By Sonja Kelly, Director of Research and Advocacy, and Mehrdad Mirpourian, Senior Data Analyst

In 2020, we began a journey to understand algorithmic bias as it relates to women’s financial inclusion. What is it? Why does it matter especially now? Where does it emerge? How might it be mitigated? This topic is especially important as we speed into a digital finance future. Women are less likely to own a phone, less likely to own a smartphone, and less likely to access the internet. Under these conditions, it is not a guarantee that digital credit underwriting will keep women’s digital constraints in mind. We focused our inquiry on the risks of algorithm-based underwriting to women customers. Today, we’re sharing what we’ve learned and where this research is taking Women’s World Banking in the future.

In Algorithmic Bias, Financial Inclusion, and Gender: A primer on opening up new credit to women in emerging economies, we emphasize that finding bias is not as simple as finding a decision to be “unfair.” In fact, there are dozens of definitions of gender fairness, from keeping gendered data out of credit decisions to ensuring equal likelihood of granting credit to men and women. We started with defining fairness because financial services providers need to start with an articulation of what they mean when they say they pursue it.

Pursuing fairness starts with a recognition of where biases emerge. One source of bias is the inputs used to create the algorithms—the data itself. Even if an institution does not use gender as an input, the data might be biased. Looking at the data that app-based digital credit providers collect gives us a picture of what biased data might include. Our analysis shows that the top digital credit companies in the world collect data on GPS location, phone hardware and software specifications, contact information, storage capacity, and network connections. All of these data sources might contain gender bias. As mentioned, a woman has more unpaid care responsibilities and is less likely to have a smartphone or be connected to the internet. Other biases might include the model specifications themselves, based on parameters set by data scientists or developers. We heard from practitioners in our interview sample about mistakes that coders make—either through inexperience or through subconscious biases—that all but guarantee bias in the model outputs. Finally, the model itself might introduce or amplify biases over time as the model continues to learn from itself.

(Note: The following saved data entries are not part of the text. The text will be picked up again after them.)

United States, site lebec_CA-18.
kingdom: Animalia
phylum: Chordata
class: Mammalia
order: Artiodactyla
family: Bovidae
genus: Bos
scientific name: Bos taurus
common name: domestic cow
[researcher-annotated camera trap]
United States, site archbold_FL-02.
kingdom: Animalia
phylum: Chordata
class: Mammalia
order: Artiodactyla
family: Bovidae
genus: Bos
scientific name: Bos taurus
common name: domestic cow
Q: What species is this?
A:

For institutions wanting to better approximate and understand their own biases in decision-making, Women’s World Banking put together a simple tool that estimates bias in credit models. The tool is free and anonymous (we’re literally not collecting any data), and lives here. It simply asks a series of quick questions about a company’s applicant pool and decisions about who to extend credit to, and makes some judgements about whether the algorithm might be biased. We hope this is useful to financial services providers wanting to understand what this topic means for their own work (we certainly learned a lot through creating and testing it with synthetic data).

There are many easily implementable bias mitigation strategies relevant to financial institutions. These strategies are relevant for algorithm developers and institutional management alike. For developers, mitigating algorithmic bias may mean de-biasing the data, creating audits or checks to sit alongside the algorithm, or running post-processing calculations to consider whether outputs are fair. For institutional management, mitigating algorithmic bias may mean asking for regular reports in plain language, working to be able to explain and justify gender-based discrepancies in the data, or setting up an internal committee to systematically review algorithmic decision-making. Mitigating bias requires intentionality at all levels—but it doesn’t have to be time consuming or expensive.

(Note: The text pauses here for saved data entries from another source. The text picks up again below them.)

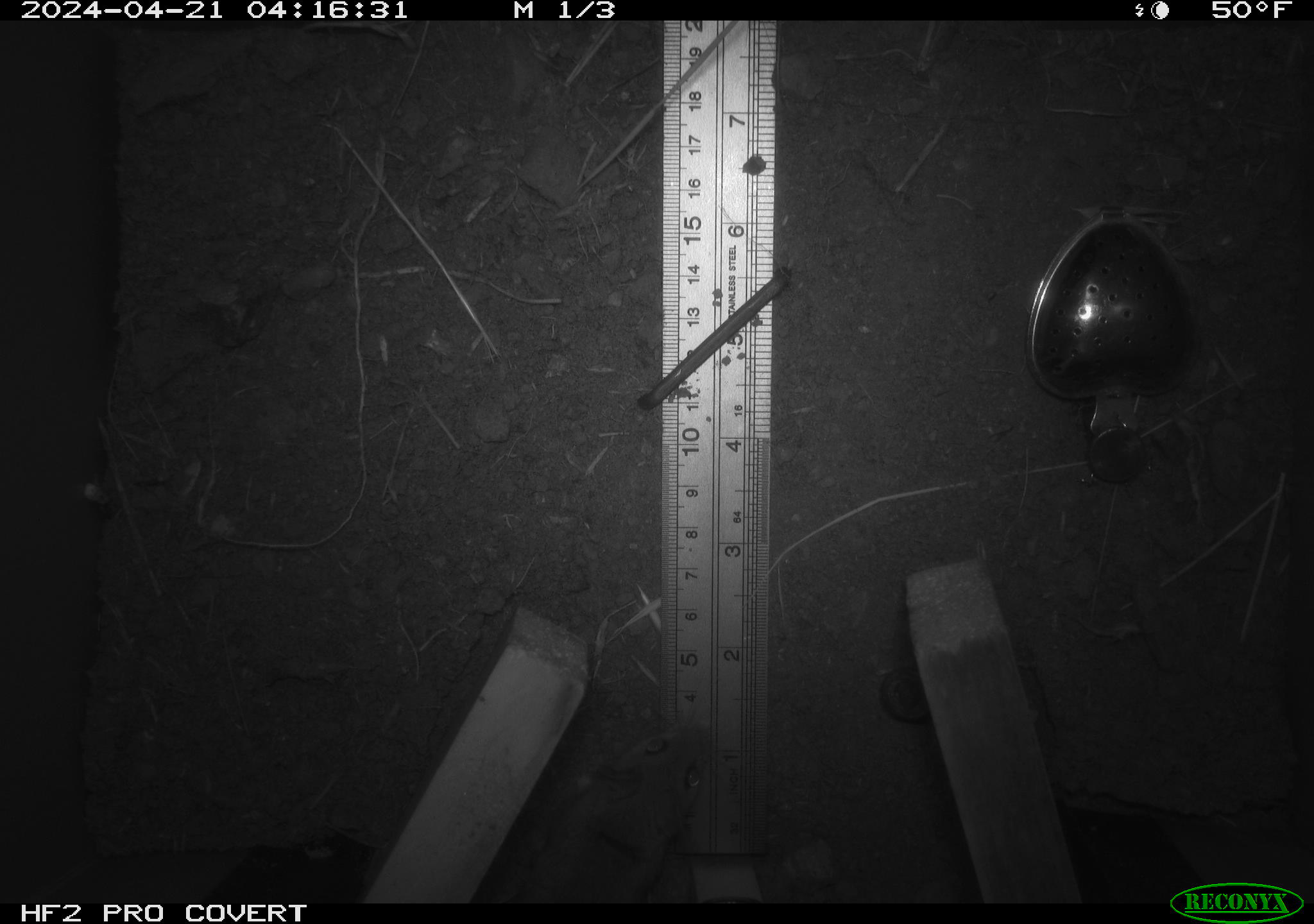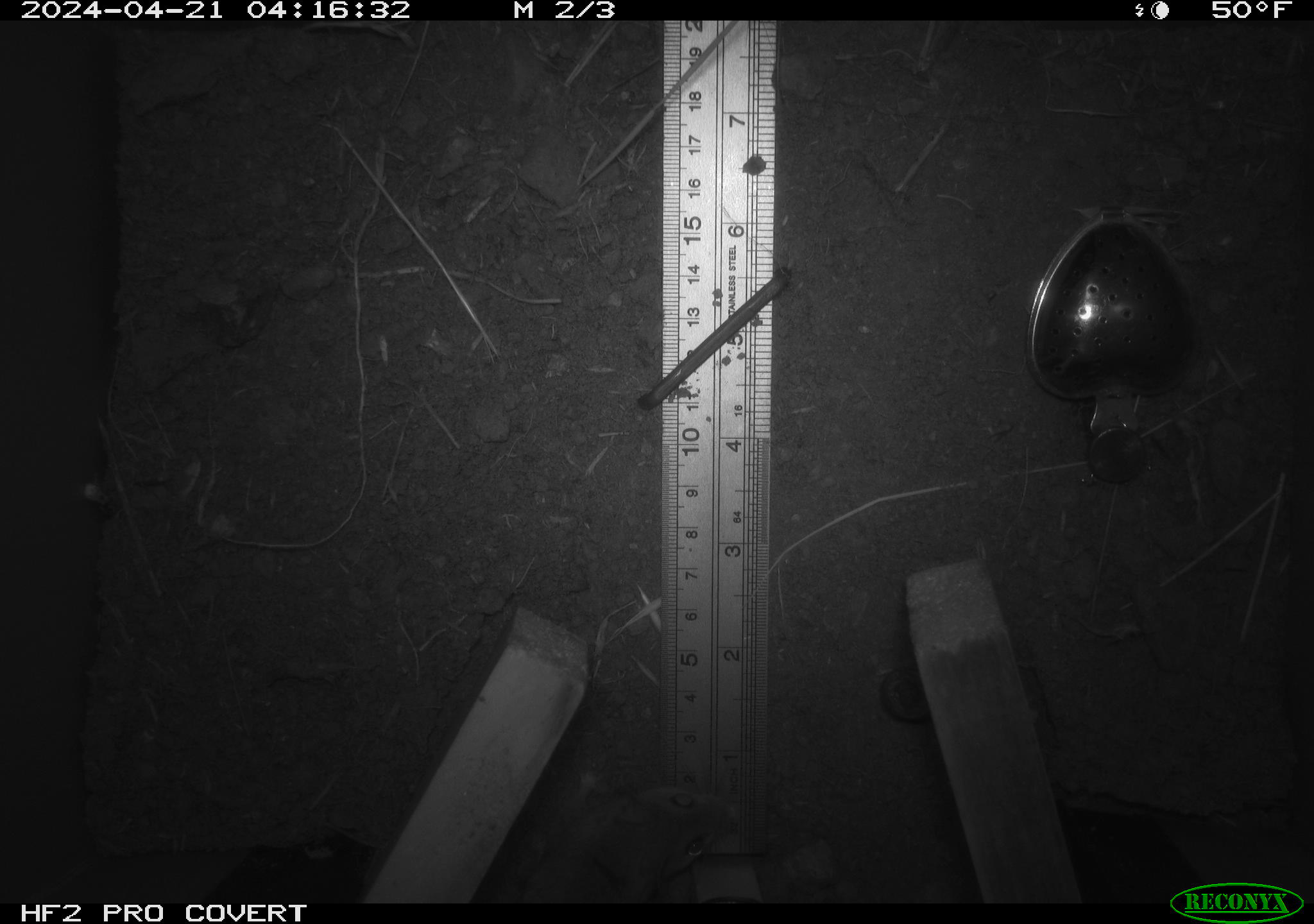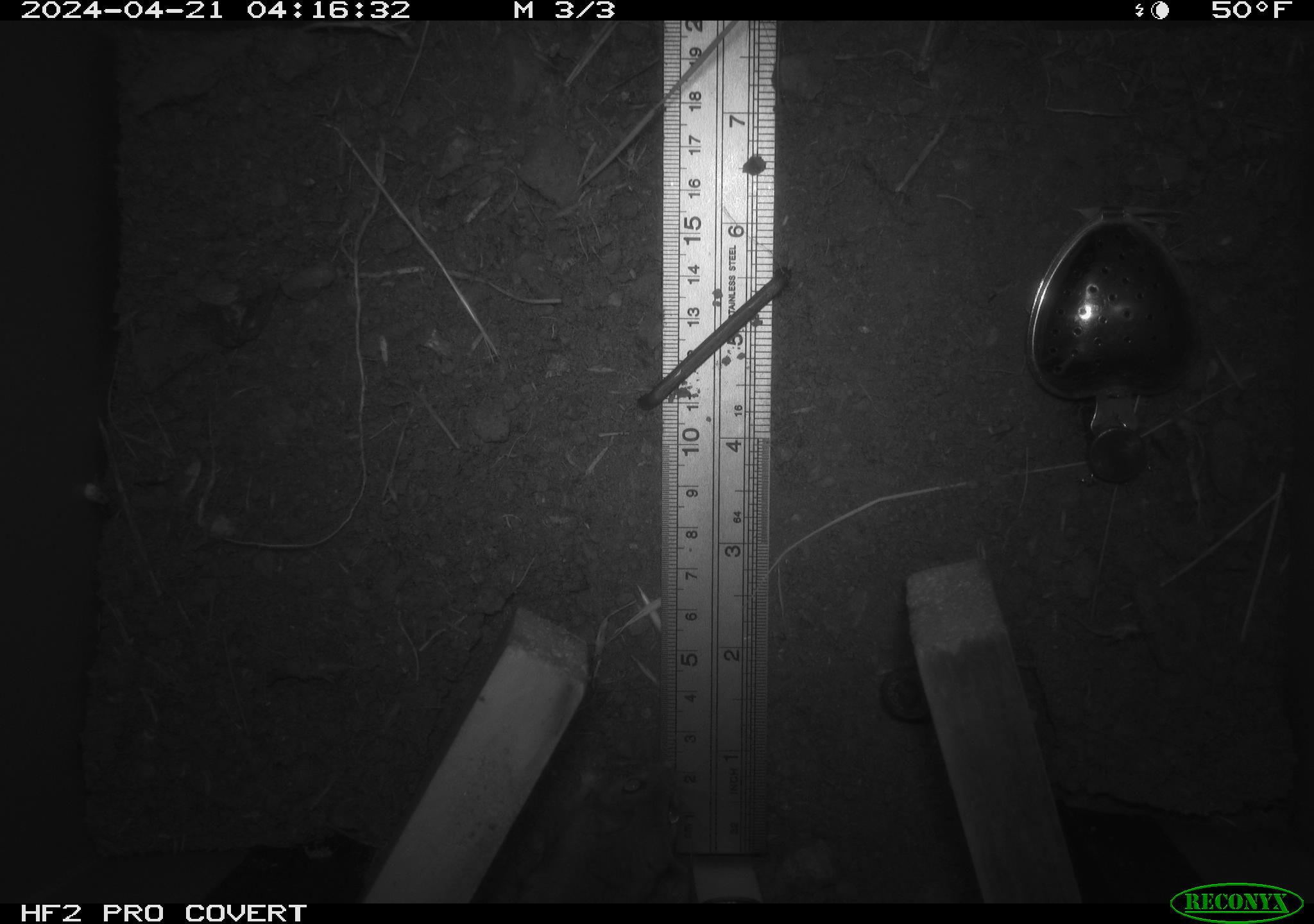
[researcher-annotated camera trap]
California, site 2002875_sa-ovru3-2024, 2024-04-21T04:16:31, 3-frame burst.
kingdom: Animalia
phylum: Chordata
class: Mammalia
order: Rodentia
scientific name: Rodentia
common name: rodent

Addressing the issue of prospective biases in lending is an urgent issue for the financial services industry—and if institutions do not do it themselves, future regulation will determine what bias mitigation will look like. If other industries provide a roadmap, financial services should be open and transparent about the biases that technology may either amplify or introduce. We should be forward thinking and reflective as we confront these new global challenges, even as we continue to actively leverage digital finance for financial inclusion.

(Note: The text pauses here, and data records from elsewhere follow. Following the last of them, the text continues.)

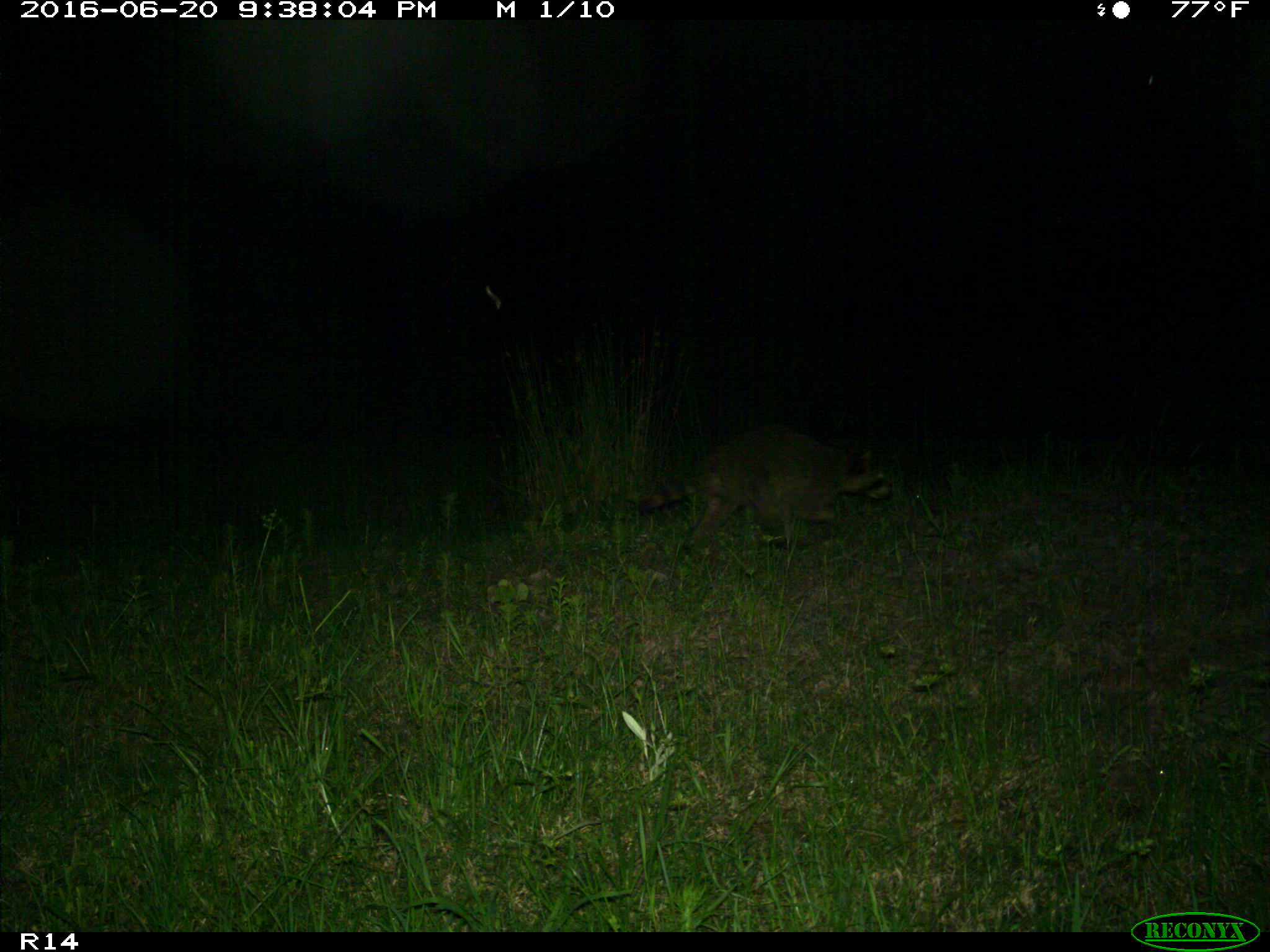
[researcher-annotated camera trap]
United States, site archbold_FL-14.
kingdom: Animalia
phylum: Chordata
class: Mammalia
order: Carnivora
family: Procyonidae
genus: Procyon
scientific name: Procyon lotor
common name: common raccoon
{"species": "Procyon lotor (common raccoon)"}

Women’s World Banking intends to be part of the solution. Thanks to our partnership with data.org, a project of Mastercard and the Rockefeller Foundation, Women’s World Banking is joining with University of Zurich and two of our own Network members to include gender awareness in credit scoring algorithms. This next phase of our workstream on algorithmic bias will help us think about not only how to address bias in algorithms, but how to use technology to analyze new and emerging sources of data to increase inclusion.